Chronometric Conservation Agency Headquarters, Villa Fontani, Rome, 2265 A.D.

Gawaine had always had a thing for systems, especially electronic and neural ones. While others, even experts, had to patiently trace out the tides and paths and the neo-limbic systems, he could see the overall pattern in a moment or two of study. Neural nets were a bipolar system of electronics and neural relays and he understood the interactions of the two instinctively.

That’s why he knew what the woman was doing with her feeds was all wrong. Dangerously so.

He walked over to the first relay dashboard and studied the configuration, taking in what she thought she was doing, while assessing how she
should
be doing it. There wasn’t any impatience driving him. It was a nice, late summer day, Marley would be busy for hours yet and he was free to wander around the Chronometric Conservation Agency, to poke and pry as he was so moved.

The inner workings of the agency never failed to fascinate him and once the vampires that worked for the agency understood that he was Marley’s friend and that she didn’t go anywhere without him, then they were happy to answer his questions—as long as the questions weren’t personal. Dealing with Rhydder had quickly taught him not to ask anything about a vampire’s past, but that was fine. Personal histories weren’t nearly as interesting as what was happening right now, although the vampires seemed to set a high value on a long history.

So Gawaine stood in the bright sunlight and mentally traced the paths, feeling a contended peacefulness.

“And who are you?”

He looked up. Then down a little. The woman, Mavourneen, was standing in front of him, her hands on her hips, and a bright enquiring smile on her face. Her eyes, he noticed, were a chocolate color that would have been warm and friendly except for the glint of ice in them.
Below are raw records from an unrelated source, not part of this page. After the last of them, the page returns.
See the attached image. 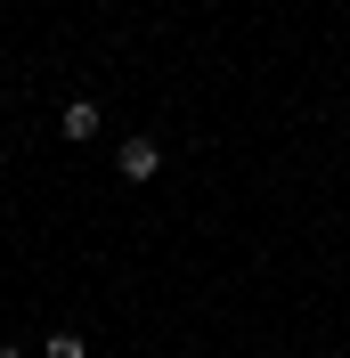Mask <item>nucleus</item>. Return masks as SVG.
I'll return each instance as SVG.
<instances>
[{
    "mask_svg": "<svg viewBox=\"0 0 350 358\" xmlns=\"http://www.w3.org/2000/svg\"><path fill=\"white\" fill-rule=\"evenodd\" d=\"M114 171L131 179V187H147V179L163 171V147H155V138H122V147H114Z\"/></svg>",
    "mask_w": 350,
    "mask_h": 358,
    "instance_id": "f257e3e1",
    "label": "nucleus"
},
{
    "mask_svg": "<svg viewBox=\"0 0 350 358\" xmlns=\"http://www.w3.org/2000/svg\"><path fill=\"white\" fill-rule=\"evenodd\" d=\"M98 122H106V114H98V98H74V106L57 114V131H66V138H98Z\"/></svg>",
    "mask_w": 350,
    "mask_h": 358,
    "instance_id": "f03ea898",
    "label": "nucleus"
},
{
    "mask_svg": "<svg viewBox=\"0 0 350 358\" xmlns=\"http://www.w3.org/2000/svg\"><path fill=\"white\" fill-rule=\"evenodd\" d=\"M41 358H90V342H82V334H74V326H57V334H49V342H41Z\"/></svg>",
    "mask_w": 350,
    "mask_h": 358,
    "instance_id": "7ed1b4c3",
    "label": "nucleus"
},
{
    "mask_svg": "<svg viewBox=\"0 0 350 358\" xmlns=\"http://www.w3.org/2000/svg\"><path fill=\"white\" fill-rule=\"evenodd\" d=\"M0 358H33V350H17V342H0Z\"/></svg>",
    "mask_w": 350,
    "mask_h": 358,
    "instance_id": "20e7f679",
    "label": "nucleus"
}]
</instances>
“Hiya. I’m harmless. Don’t worry about me.” He went back to the dashboard.

“I’m sure you’re quite harmless. That wasn’t what I asked.”

He looked up again. “Gawaine,” he said patiently. “Ask anyone at the agency about me. They’ll vouch for me. Do you always run your neural tides along the electronic circuits like this?”

“Do
not
touch that!” She stepped forward, closer to the dashboard. “That is proprietary work. You shouldn’t even be looking at it. Who let you in here?”

“I told you—”

“You’re harmless,” she finished with a snap that made Gawaine wonder if her red hair was quite as enhanced as it appeared. There was a temper in there and it was simmering.

For the first time, Gawaine considered that he might be offending her. “Look, hey, I’m just curious, that’s all. I wasn’t going to touch it, but if I could just look at the neo-limbic core—”

She crossed her arms. “No.”

He had upset her. Marley was always on his case about letting his geeky side run too wild and he’d done it again. He held out a hand, signally peace. “I’m sorry. Really. My roommate says I have all the social skills of an elephant in mating season and sometimes I think she’s right. Not always, but neurals always make me switch off that part of my brain, which is kinda ironic, really.”